DECLARATION DE L’U.PA.D.S AU TERME DU PROCESSUS RELATIF A L’ELECTION PRESIDENTIELLE ANTICIPEE DU 20 MARS 2016

En régime présidentiel, l’élection du Président de la République demeure l’échéance politique majeure. Après sa victoire incontestée de 1992, l’U.PA.D.S n’a plus participé à une élection présidentielle, soit parce que les conditions n'étaient pas réunies, soit en raison de l'invalidation de sa candidature comme ce fut le cas en 2009. 

 

La Présidentielle de 2016 a remis à notre réflexion le débat sur la participation ou non à cette échéance et en a conclu par l'affirmative en concertation avec nos alliés de la plate-forme FROCAD-IDC. 

 

Investi par le Conseil National du Parti en sa session extraordinaire du 30 et 31 janvier 2016, Pascal TSATY-MABIALA. 1er Secrétaire du Parti s’est porté candidat de l'U.PA.D.S et de tous ceux qui militaient activement pour une alternance démocratique afin d’apporter de la fraîcheur et une nouvelle respiration à notre démocratie. 

 

Quoique les résultats n’aient pas été à la hauteur des attentes, l'U.PA.D.S se satisfait de cette participation qui au-delà des enjeux électoraux, conforte sa place sur l’échiquier politique congolais et demeure une force politique incontournable.

 

Analysant l'arrêt rendu par la Cour Constitutionnelle sur les résultats de l'élection présidentielle du 20 mars 2016, l'U.PA.D.S prend acte des résultats publiés par cette haute Institution, appelle ses militants à s'interdire tout acte attentatoire à la paix civile de quelque nature qu'elle soit.
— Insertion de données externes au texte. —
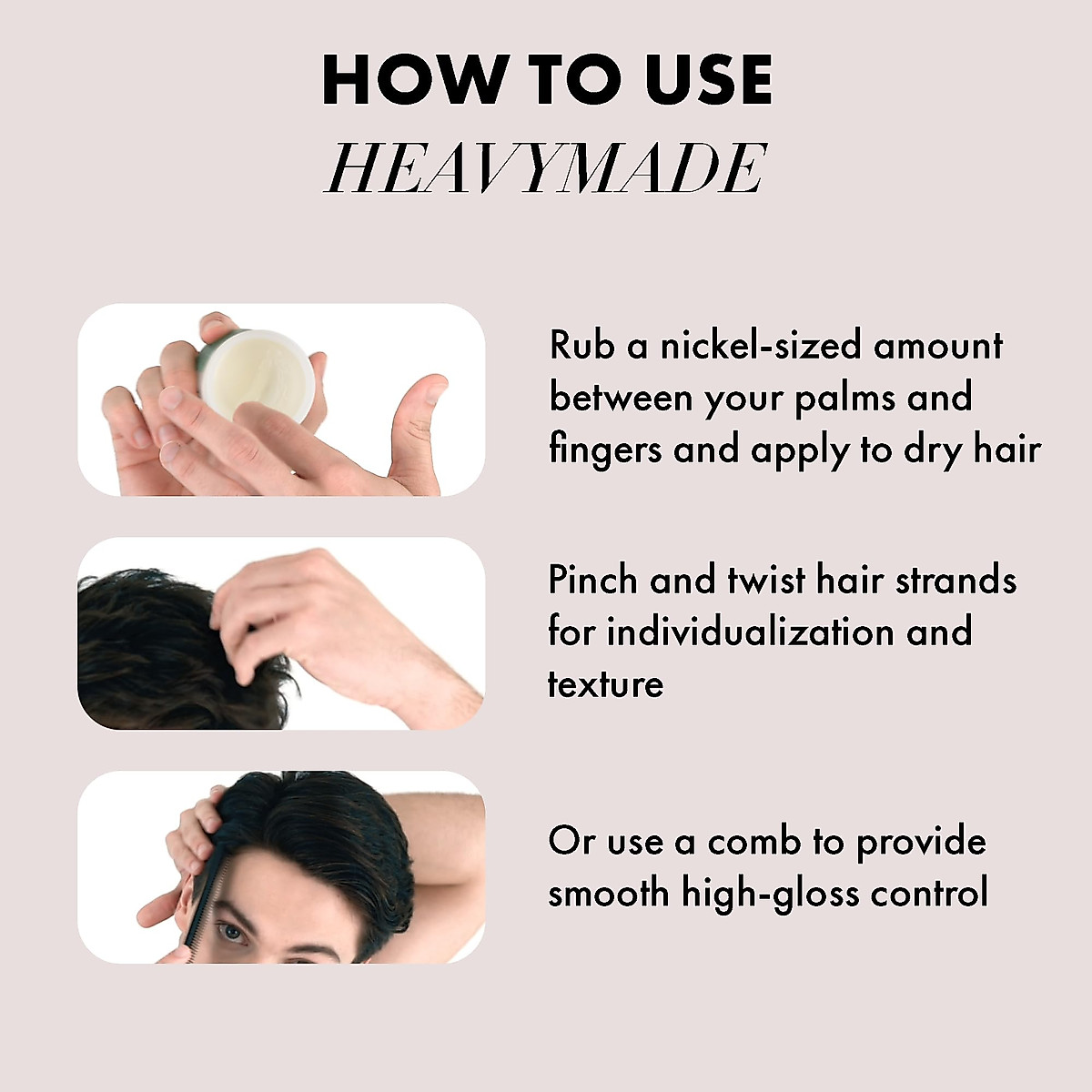 HOW TO USE
HEAVYMADE

Rub a nickel-sized amount between your palms and fingers and apply to dry hair

Pinch and twist hair strands for individualization and texture

Or use a comb to provide smooth high-gloss control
Le Secrétariat National invite tous les militants de lU.PA.D.S à se remettre immédiatement au travail et à se concentrer d'ores et déjà à la préparation des élections législatives, locales et sénatoriales prochaines. 

 

Enfin, l’U.PA.D.S  attire l’attention de tous et en particulier du pouvoir que la République unie, solidaire et fraternelle que nous appelons toujours de tous nos vœux, cette République que les pères fondateurs se sont efforcés de construire avec détermination et abnégation, se trouve au bord du précipice. 

 

L’U.PA.D.S appelle à un grand sursaut républicain, dans le respect de nos différences et de nos choix fondamentaux en privilégiant les vertus du dialogue. 

 

Fait à Brazzaville, le 07 avril 2016.